Perhaps the irony was most evident in a photo I saw somewhere (I don’t remember where) of an Occupy demonstrator sitting with his Apple laptop on his lap, busily pecking away. That he has such a miraculous device is a result of the efforts of all the things he presumably disdains — starting with his parents, whose basement he probably still lives in and who bought him the computer and going on to the company which made it, the highly paid geniuses who created it, the venture capitalists (Wall Street) who had the vision to risk investing in Apple, the banks that make loans to businesses that create computers and the networks they rely on, etc.
I may not have always agreed in detail with the demonstrators of those earlier years, but I have profound respect for them. They knew what they were doing and their efforts played an important role in forcing change in the right direction. Not so much the relatively small bunches camping out in various cities today.
Actually, Tom, the Occupy protesters aren’t saying “destroy it all.”
What the mainstream media is not reporting is that the protesters are saying those who are making big bucks these days should pay more in taxes to help pay down the deficit and cover unfunded government programs (such as two wars). They’re also saying that Congress and Obama should get out of the business of catering to billionaires and listen to the concerns of the rest of America. I doubt that the news coverage you’ve seen included Al Myhill, a WWII vet from rural Seneca County, NY, who told his local weekly newspaper that he participated in Occupy Wall Street and why. I’ve run into vets at every protest I’ve checked out and they have plenty to say that’s seldom reported in the lala land of TV.
Granted, some of the Occupy folks are more articulate in voicing their concerns and demands than others. Most I’ve heard, however, mention only Wall Street greed, rich businessmen, and no jobs. What’s completely missing, apparently, is ideas about what should be done.
I’m also concerned about the growing disparity between the wealth of the richest people in America and average people. However, that isn’t fixed by government seizing the wealth of some and giving it away to others. That does little more than embitter the wealthy and incentivize them to hide their wealth and discourage them from investing in productive economic activity that creates jobs. At the same time, it incentivizes many people to rely on government handouts rather than their own efforts, and it creates inevitable price inflation in areas like higher education and health care because very few people are paying their own way in life.
The occupiers and many others on the left complain about the rich not paying their fair share. But what, exactly, is a fair share? The wealthiest Americans already pay most of total federal income taxes, and about half of all wage earners pay no federal income taxes at all (and some receive payments from income taxes while paying nothing). Is that fair by any rational measure? I don’t care if the Bush tax cuts are eliminated, even if just for the rich (however that’s defined). The truth is, though, that seizing almost all of their income wouldn’t solve the problem of the huge amount of spending in recent years.

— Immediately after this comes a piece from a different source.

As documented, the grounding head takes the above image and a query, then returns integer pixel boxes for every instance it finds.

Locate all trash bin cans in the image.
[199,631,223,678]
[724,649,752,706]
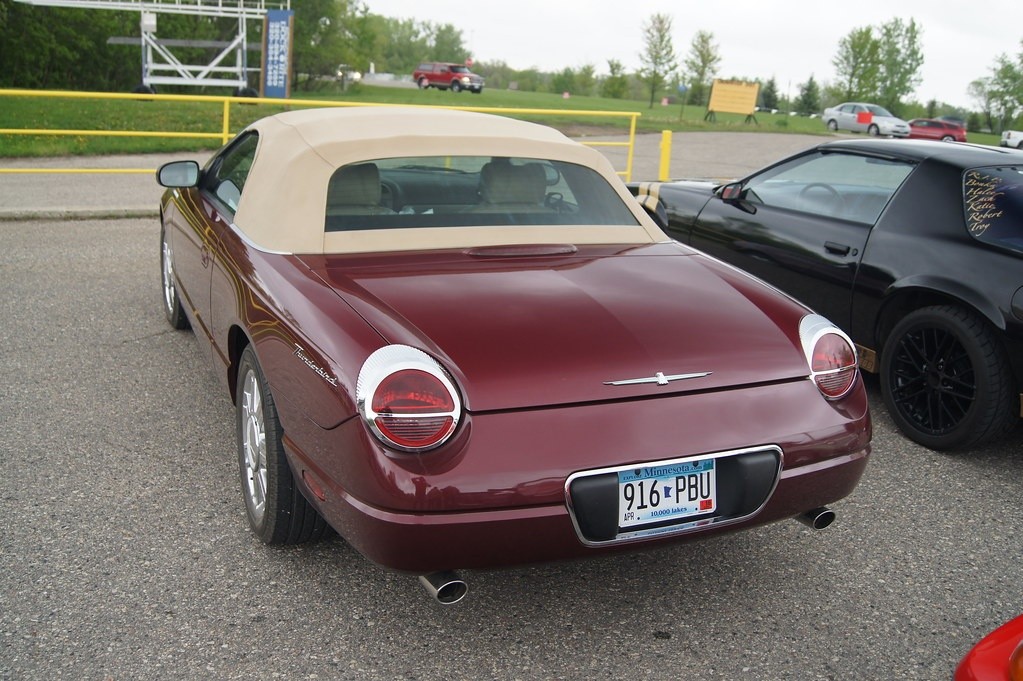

What we have to do is increase revenue through closing loopholes and raising taxes within reasonable limits while significantly reducing spending, especially in the huge entitlement areas. That, along with reasonable regulation and predictable economic policy, will result in increased investment and more jobs. The problem of income inequality is not the government’s business; if left alone, shareholders and the public in general can exert pressure on businesses and Wall Street to control executive compensation. If that doesn’t happen, then so what — as long as the economy improves and unemployment decreases, everyone benefits.
Economies — and nations — don’t prosper by seizing the wealth of a few and redistributing it to the many. The facts of history from the Pilgrims to the Soviets have proven this many times over. Occupiers may not understand this because they’ve never been taught the facts.